_Task instructions_:
1: Render this sentence from the film analysis below into Spanish: "The camera position is highly important in this scene."
2: Pick up the film analysis below after its final sentence and keep writing it.

_Excerpt_:
## start

Holly learns of how Harry’s death happened from Baron Kurtz, who instills doubt about the police claims that Harry was the worst racketeer that ever made a living in Vienna. As a result the following scene where Holly meets Anna after her performance is filled with Holly having all sorts of doubts about Harry’s death. At the moment Holly gets down to business he is standing at the end of a long row of mirrors and slightly to its side, a portion of his face reflected in the mirror. Anna is sitting in front of the mirrors but the camera is at an angle where she does not have a reflection. The camera position is highly important in this scene. The camera is placed at the level of the desk connected to the mirrors, so that Holly is high above the center of the screen and Anna’s eyes are centered. The camera is also angled with a slight ‘Dutch tilt’ of about a 15 degree rotation of the camera. This tilt makes the figures of Holly, Anna, and the right angles of the mirrors and windows around them seem odd and disorienting to the audience. The interpretation of this shot relies exclusively on that tilt. Holly is confused and seeking answers, his own disorientation causing the tilt of the camera; while the Dutch tilt also lends itself to the interpretation of Anna as an anti-traditional noir Femme Fatale. The information she soon provides Holly with leads him to his own fate but unlike classical noir Femmes, Anna had no ill intentions by telling Holly that information.

The next important sequence is within Dr. Winkel’s den. It is filled with a “collection of collections” which obstruct light and cast odd shadow patterns so that as Dr. Winkel paces the floor of the room he is continuously in half-shadow. As Winkel fabricates more of the story he increasingly denies to answer just as much and paces more. He is simultaneously dominating but submissive within the frame of each shot and within the conversation. That is to say he carefully directs the conversation as much as he is directing how much of the frame he fills. The effect is shown once again through Dutch tilt when Holly is part of the shot, again showing Holly’s helplessness and confusion. The effect of this sequence on the audience is that of curiosity; we know that Winkel is orchestrating the conversation and at this point we are beginning to suspect that Holly’s fate is being orchestrated not by super-natural powers but by the careful crafting by humans.

## end

Data drawn from a collection
## start

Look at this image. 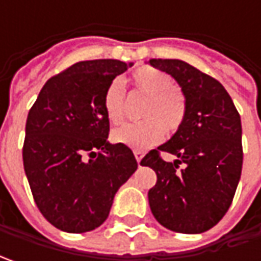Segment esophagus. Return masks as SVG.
I'll return each instance as SVG.
<instances>
[{"label": "esophagus", "instance_id": "obj_1", "mask_svg": "<svg viewBox=\"0 0 261 261\" xmlns=\"http://www.w3.org/2000/svg\"><path fill=\"white\" fill-rule=\"evenodd\" d=\"M134 155H135L136 161H138V163H141V160H142V156H144V152H142V151H138V149H135V151H134Z\"/></svg>", "mask_w": 261, "mask_h": 261}]
</instances>
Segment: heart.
Wrapping results in <instances>:
<instances>
[{"label":"heart","mask_w":261,"mask_h":261,"mask_svg":"<svg viewBox=\"0 0 261 261\" xmlns=\"http://www.w3.org/2000/svg\"><path fill=\"white\" fill-rule=\"evenodd\" d=\"M136 93L145 95L138 123L116 129L112 139L116 144L144 151L156 145L164 132L174 135L185 123L187 115V97L185 91L173 84V78L154 66H139L130 75ZM126 91L120 80H113L103 95V110L112 125H120L125 119Z\"/></svg>","instance_id":"1"}]
</instances>
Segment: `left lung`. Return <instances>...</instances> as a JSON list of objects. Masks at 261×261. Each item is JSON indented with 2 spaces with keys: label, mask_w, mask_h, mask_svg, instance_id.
I'll use <instances>...</instances> for the list:
<instances>
[{
  "label": "left lung",
  "mask_w": 261,
  "mask_h": 261,
  "mask_svg": "<svg viewBox=\"0 0 261 261\" xmlns=\"http://www.w3.org/2000/svg\"><path fill=\"white\" fill-rule=\"evenodd\" d=\"M149 65L173 76L187 97L185 123L141 161L156 174L155 186L148 192L149 207L171 231L205 232L224 218L241 177L240 113L218 80L187 62L151 59ZM161 150L179 160L167 163L159 155Z\"/></svg>",
  "instance_id": "8db88e82"
}]
</instances>
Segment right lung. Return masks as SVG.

## end

_Results in order_:
1: La posición de la cámara es sumamente importante en esta escena.

2:
Holly later talks to the third friend of Harry’s, a Mr. Popescu, and is threatened, but Holly’s naivety causes him to not pick up on it and he continues his investigation. The noir aesthetic of lighting and angles continues to be used more frequently as the scenes of the movie switch from daylight to night time and from well light rooms to dim ones. This aesthetic is naturally reflected in the scene after the porter is murdered and Holly is identified as a possible suspect. Holly goes to his hotel to contact Colloway of the police force and finds a car waiting for him. Without thinking Holly takes the car and the driver immediately races off. As the driver speeds off to the unknown destination we see a fixed camera shot where everything else is moving. The driver is immersed in shadow, signifying complete mystery, except infrequent slivers of key lighting illuminating the left side of his face from the right. The driver completely fills half of the frame while sitting in his darkness, and this is contrasted with Holly’s position in the car. He is in the back seat, behind bars and glass that separates him from the driver. Holly’s face is lit by key lighting coming in from both sides but is most obviously lit from the left. To the audience the car and driver are most obviously a symbolic representation of Holly’s fate in the traditional noir sense; Holly is bouncing around in the back seat as Fate takes him to an unknown destination with unknown consequences regardless of Holly’s desire to go elsewhere. This reflects the audience’s reaction to the plot twist seen just moments ago, when the porter was murdered (and Holly was blamed for no good reason, very noir). The audience now suspects that Harry’s friends are conspiring against Holly and at this point do not know in which direction the plot will twist, much like how Holly does not know in which direction the roads will twist while he is within the car.

After a bit of running around while being chased by Popescu’s men, Holly and the audience both no longer know whom to trust or believe. It is at this point that Holly turns to Calloway, the police officer, and we learn of the facts surrounding Harry’s ‘racketeering.’ Holly gets drunk and pays a final visit to Anna before he is going to fly back home the next morning. The sequence after he leaves Anna’s apartment is one of the most noir moments in the entire film. Holly notices Anna’s cat at the feet of a body immersed in shadow, save the feet. To reflect Holly’s inebriated state, the Dutch tilt is once again used to disorient the audience into a carefully calculated thought process of who could possibly be in the shadow. Holly makes such a ruckus that a woman is startled and turns on her light. The shot is put into Dutch tilt and a face is suddenly illuminated. The audience is meant to be just as surprised as the man we see in the light, whom we instantly recognize as Harry despite having never seen him before, if not by the look on his face then by Holly’s reaction. The significance of this scene is the abruptness of the light; it comes in suddenly and leaves just as suddenly. Harry’s disappearance trick thanks to the sudden darkness and a car leaves Holly in a complete state of shock and confusion, more poetically, it leaves Holly in the dark.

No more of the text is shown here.